Activity A >>
In the excerpt on thinking like a CEO, which department will be in charge of networking?
Activity B >>
Give part of the excerpt on thinking like a CEO again, beginning at the words "Here are some" and stopping after "is properly niched.", and update it so that "Research & Development Department" becomes "Business Intelligence Department".
Activity C >>
Condense the paragraph in the excerpt on thinking like a CEO that opens with "Accept the consequences of your tough decisions" into a short bulleted list that keeps its main points.

Selected extract >>
%%

CEOs are primarily responsible for setting the corporate strategy and vision. They decide which products to introduce into which markets and against which competitors. CEOs decide how the company will brand itself and differentiate itself in the marketplace.

Ultimately, the CEO is responsible for the success or failure of the company.

Here are some key CEO responsibilities that you must learn to incorporate in managing your career as a business:

As the CEO of your career you will:

· Learn to partition your responsibilities to ensure that all critical operations are carried out and none get overlooked. For example, your Research & Development Department will be in charge of networking — making connections, digging up new leads, gathering business information, etc… Right from the start, anything you do that's part of this effort is processed in the R & D “department” of your mind. Likewise, your Sales & Marketing Department will oversee the development of a powerful value proposition and various parts of the 7-Step Job Search Methodology until every task is properly niched.

· Take responsibility for making tough decisions — there’s just no way around this. Tough decision-making is a skill with tremendous short and long term benefits. It trains your mind to weigh options before you commit to a course of action.

· Accept the consequences of your tough decisions — both good and bad. You can savor the good results and analyze why the bad results occurred. Most importantly, don’t waste time beating yourself up when a decision yields poor results. Pick up the pieces and move on. Learn from every aspect of the failure experience because it will move you closer to winning the race for 21st century jobs.

· Bring a new level of personal accountability to managing your career. Why? Because you have a “governing body” to which you now have ultimate responsibility: your Personal Board of Directors (e.g., spouse, family, extended family, significant other, etc…).

Still not convinced your career can benefit from thinking like a CEO? Are you saying, "Why bother? This sounds like a whole lot of work for very little benefit."

%%

Dataset section >>
%%

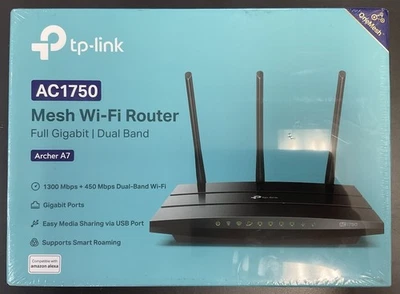 TP-Link Archer A7 AC1750 Mesh Wi-Fi Router Full Gigabit Dual Band - New Sealed! - Image 1 of 2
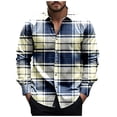 thumbnail image 3 of lcziwo Back to College Sale Men's Plaid Shirt Long Sleeve Button Down Shirts Casual Muscle Fit Lapel Blouse Outdoor Work Tops Vacation Outfits, 3 of 6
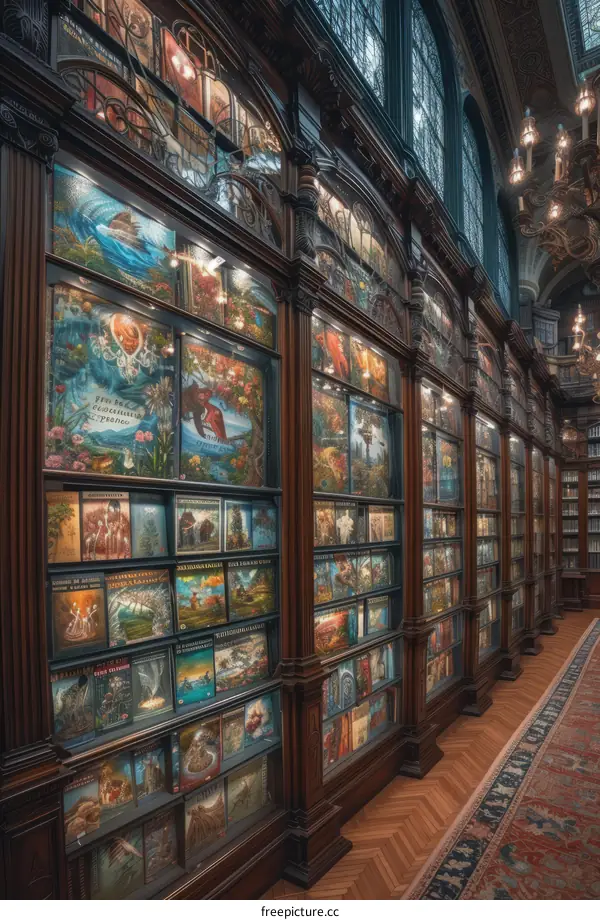 ornate library with stained glass windows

%%

Exercise solution A >>
The Research & Development Department.

Exercise solution B >>
Here are some key CEO responsibilities that you must learn to incorporate in managing your career as a business:

As the CEO of your career you will:

· Learn to partition your responsibilities to ensure that all critical operations are carried out and none get overlooked. For example, your Business Intelligence Department will be in charge of networking — making connections, digging up new leads, gathering business information, etc… Right from the start, anything you do that's part of this effort is processed in the R & D “department” of your mind. Likewise, your Sales & Marketing Department will oversee the development of a powerful value proposition and various parts of the 7-Step Job Search Methodology until every task is properly niched.

Exercise solution C >>
- Accept the consequences of tough decisions, both good and bad.
- Savor good results and analyze why bad ones occurred.
- Don't waste time beating yourself up over poor results; pick up the pieces and move on.
- Learn from every aspect of failure, since it moves you closer to winning the race for 21st century jobs.